**Halaman:**
======

Setelah memasuki bahtera perkawinan atau tahbisan imamat, pada umumnya orang menikmati masa yang menarik dan mempesona, yaitu 'bulan madu'. Selama berbulan madu kiranya orang sungguh menikmati masa-masa indah dan mempesona, yang mendorong orang kemudian menjanjikan sesuatu yang luhur, mulia, tinggi dan menggiurkan, misalnya baik suami atau isteri akan setia saling mengasihi baik dalam untung maupun malang, sehat maupun sakit sampai mati, seorang imam berjanji untuk melayani umat dimanapun dan kapanpun dengan rendah hati. Ada kemungkinan orang menyebar-luaskan janji tersebut kepada siapapun tanpa perhitungan. Tiga rasul mengalami sesuatu yang indah dan mempesona, pengalaman penglihatan Yesus bersama dua nabi termashyur dalam perubahan rupa di bukit Tabor, namun Yesus berpesan kepada mereka "Jangan kamu ceriterakan penglihatan itu kepada seorang pun sebelum Anak Manusia dibangkitkan dari antara orang mati"  Selama memasuki masa Prapaskah ini ada kemungkinan kita juga menerima hiburan-hiburan rohani atau pencerahan dan kita tergerak untuk menceriterakannya kepada saudara-saudari kita. Namun baiklah dengan sabar kita membagikan pengalaman tersebut sampai di Hari Kemenangan, Hari Raya Paskah nanti.

======

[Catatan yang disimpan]

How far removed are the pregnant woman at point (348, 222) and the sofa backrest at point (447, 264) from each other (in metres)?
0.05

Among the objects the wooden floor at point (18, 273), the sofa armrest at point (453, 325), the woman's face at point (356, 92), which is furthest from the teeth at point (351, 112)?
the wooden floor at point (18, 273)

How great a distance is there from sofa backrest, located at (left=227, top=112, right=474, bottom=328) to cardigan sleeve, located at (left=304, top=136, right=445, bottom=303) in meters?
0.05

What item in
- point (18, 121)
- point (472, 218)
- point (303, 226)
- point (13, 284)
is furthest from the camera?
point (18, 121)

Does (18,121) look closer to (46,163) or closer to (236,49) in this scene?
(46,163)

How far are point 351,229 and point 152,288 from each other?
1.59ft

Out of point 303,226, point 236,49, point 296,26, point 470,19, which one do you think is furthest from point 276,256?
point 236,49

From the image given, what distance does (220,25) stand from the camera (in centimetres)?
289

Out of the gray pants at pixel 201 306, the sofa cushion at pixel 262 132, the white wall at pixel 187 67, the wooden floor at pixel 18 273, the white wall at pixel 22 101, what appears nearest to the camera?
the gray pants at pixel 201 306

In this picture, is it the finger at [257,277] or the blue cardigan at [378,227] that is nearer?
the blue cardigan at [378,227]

======

**Tujuan Tugas:**
Lanjutkan teks tentang bulan madu dan masa Prapaskah setelah kalimat terakhirnya. Daftar tersebut tidak diperlukan di sini.

**Jawaban Latihan:**
 

"Jangan kamu ceriterakan penglihatan itu kepada seorang pun sebelum Anak Manusia dibangkitkan dari antara orang mati."(Mat 17:9)

 

Sabda Yesus ini mengingatkan dan mengajak kita semua untuk tidak mengumbar atau menyebar-luaskan seenaknya apa yang baik dalam diri kita atau yang kita miliki, misalnya cita-cita, harapan, dambaan, niat-niat, dst… Kita diharapkan untuk mencecap dalam-dalam atau meresapkan semua itu ke dalam hati sanubari, sehingga merasuki seluruh anggota tubuh kita. Maka baiklah selama masa Prapaskah ini kita mawas diri perihal janji-janji yang telah kita ikrarkan, misalnya janji baptis, janji perkawinan, janji imamat, kaul, janji pegawai atau pelajar, sumpah dst.. Ketika dalam mawas diri ada kemungkinan kita memperoleh pencerahan: suatu ajakan atau panggilan dan niat untuk memperbaharui janji, karena telah ingkar janji, hendaknya ajakan atau niat tersebut dicecap dalam-dalam dahulu dan di Trihari Suci nanti kita perbaharuilah dengan sepenuh hati.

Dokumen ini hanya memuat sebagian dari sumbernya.